> _Problems and tasks_:
**a)** Reproduce the travel essay word for word from "It’s the difference between making" up to and including "in the dark.".
**b)** Carry the travel essay forward, beginning right after its final sentence.

> _Reading text_:
┌──
Written by Katie O’Grady
A ten-hour drive in the daytime from Georgia to Virginia beats a 12-hour overnight train trip, hands down.
It’s the difference between traveling in a car with two friends versus overnight on a train in seats that “recline,” oh, about four inches, with hundreds of strangers, at least one of whom is unhinged.
It’s the difference between making an unscheduled stop to eat a picnic lunch on church steps in Fancy Gap and watch a small herd of cows cavort across the street, versus making an unscheduled stop in the middle of nowhere in the early morning hours to offload the aforementioned crazy man into the arms of the law whose embrace he shunned vehemently.
It’s the difference between seeing the landscape change from coastal flatlands to verdant mountains, versus a glimpse of ghostly train platforms in the dark.
Charlottesville is a lovely town in its own right, but approaching it through the vineyards and pastures of western North Carolina and Virginia was a visual feast.
└──
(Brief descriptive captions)
┌──
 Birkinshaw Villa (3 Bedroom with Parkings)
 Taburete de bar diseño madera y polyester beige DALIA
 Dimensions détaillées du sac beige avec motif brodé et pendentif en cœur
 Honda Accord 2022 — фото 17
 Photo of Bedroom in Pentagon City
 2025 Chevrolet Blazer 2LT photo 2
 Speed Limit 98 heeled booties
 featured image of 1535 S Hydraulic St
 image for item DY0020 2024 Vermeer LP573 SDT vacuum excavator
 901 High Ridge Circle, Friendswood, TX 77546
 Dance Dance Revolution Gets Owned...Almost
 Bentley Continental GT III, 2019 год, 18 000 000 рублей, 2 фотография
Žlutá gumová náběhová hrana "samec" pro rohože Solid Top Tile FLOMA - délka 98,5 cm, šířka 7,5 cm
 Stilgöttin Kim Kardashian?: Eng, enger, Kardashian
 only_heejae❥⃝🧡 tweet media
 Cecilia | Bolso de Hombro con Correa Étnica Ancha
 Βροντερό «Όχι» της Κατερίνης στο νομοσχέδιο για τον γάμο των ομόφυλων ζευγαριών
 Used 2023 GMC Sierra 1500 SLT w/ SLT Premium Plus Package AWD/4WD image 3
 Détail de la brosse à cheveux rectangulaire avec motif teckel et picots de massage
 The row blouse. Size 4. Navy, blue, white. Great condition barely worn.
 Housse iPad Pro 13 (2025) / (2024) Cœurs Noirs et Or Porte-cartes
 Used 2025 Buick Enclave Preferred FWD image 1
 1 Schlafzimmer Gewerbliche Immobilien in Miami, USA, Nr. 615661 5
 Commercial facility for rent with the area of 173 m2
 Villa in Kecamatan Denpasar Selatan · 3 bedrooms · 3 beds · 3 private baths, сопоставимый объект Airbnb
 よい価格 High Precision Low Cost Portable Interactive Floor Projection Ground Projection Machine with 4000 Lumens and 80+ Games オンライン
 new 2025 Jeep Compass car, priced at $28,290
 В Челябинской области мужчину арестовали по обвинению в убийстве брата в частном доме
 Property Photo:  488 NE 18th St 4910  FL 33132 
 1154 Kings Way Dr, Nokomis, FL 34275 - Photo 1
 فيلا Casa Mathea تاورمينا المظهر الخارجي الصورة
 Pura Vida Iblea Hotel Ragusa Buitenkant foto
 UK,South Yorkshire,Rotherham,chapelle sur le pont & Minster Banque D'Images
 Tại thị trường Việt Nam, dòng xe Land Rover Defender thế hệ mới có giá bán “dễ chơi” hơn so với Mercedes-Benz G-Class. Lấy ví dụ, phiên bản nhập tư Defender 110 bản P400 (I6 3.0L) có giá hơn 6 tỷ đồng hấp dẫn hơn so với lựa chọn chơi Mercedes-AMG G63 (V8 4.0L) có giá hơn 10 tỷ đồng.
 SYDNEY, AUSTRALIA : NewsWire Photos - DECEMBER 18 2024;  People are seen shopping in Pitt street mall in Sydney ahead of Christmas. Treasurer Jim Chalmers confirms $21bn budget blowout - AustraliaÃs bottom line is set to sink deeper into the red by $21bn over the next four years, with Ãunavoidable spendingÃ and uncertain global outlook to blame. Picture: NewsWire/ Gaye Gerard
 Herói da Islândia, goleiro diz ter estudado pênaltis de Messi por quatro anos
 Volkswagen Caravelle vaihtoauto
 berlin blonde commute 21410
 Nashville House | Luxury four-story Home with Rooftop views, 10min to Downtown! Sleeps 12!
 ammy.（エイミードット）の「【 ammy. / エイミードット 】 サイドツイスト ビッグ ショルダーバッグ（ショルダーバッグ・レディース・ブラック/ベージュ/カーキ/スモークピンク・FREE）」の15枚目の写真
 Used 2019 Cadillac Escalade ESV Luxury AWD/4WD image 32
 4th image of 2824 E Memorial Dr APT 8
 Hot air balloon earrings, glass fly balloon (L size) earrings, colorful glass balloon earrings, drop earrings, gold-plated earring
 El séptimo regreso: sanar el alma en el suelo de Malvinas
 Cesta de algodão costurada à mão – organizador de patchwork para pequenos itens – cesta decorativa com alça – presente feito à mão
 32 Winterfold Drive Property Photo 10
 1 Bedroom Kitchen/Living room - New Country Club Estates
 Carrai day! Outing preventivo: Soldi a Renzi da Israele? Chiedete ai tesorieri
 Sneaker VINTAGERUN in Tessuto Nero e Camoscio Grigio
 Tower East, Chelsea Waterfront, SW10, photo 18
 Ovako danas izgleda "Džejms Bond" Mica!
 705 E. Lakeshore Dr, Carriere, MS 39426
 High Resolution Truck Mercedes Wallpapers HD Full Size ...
└──
> _Results_:
**a)**
It’s the difference between making an unscheduled stop to eat a picnic lunch on church steps in Fancy Gap and watch a small herd of cows cavort across the street, versus making an unscheduled stop in the middle of nowhere in the early morning hours to offload the aforementioned crazy man into the arms of the law whose embrace he shunned vehemently.
It’s the difference between seeing the landscape change from coastal flatlands to verdant mountains, versus a glimpse of ghostly train platforms in the dark.

**b)**
Plus, we packed way better food than Amtrak.
As Monty Python was wont to say, “And now for something completely different.” This year’s LOOK3 was certainly not a rerun of the 2011 festival, due in large part to the curators responsible for selecting the photographers and presenters.
Vince Musi, photographer and perennial master of ceremonies for LOOK3, and David Griffin, Visuals Editor of the Washington Post, put together the three-day event, with a heavy emphasis on conflict photography. Understandable; you couldn’t turn around last year without another area or region erupting into conflict. The images and conversations were sobering and dark.
1. The Masters Talks/Insight Conversations
Last year’s riveting and sorrowful presentation by Ashley Gilbertson was leavened nicely with a follow-up presentation by Mary Ellen Mark on her project, Prom, and the conversation between Sally Mann and Nan Goldin was an unexpectedly personal, delightful, and lively event that people were still talking about a year later.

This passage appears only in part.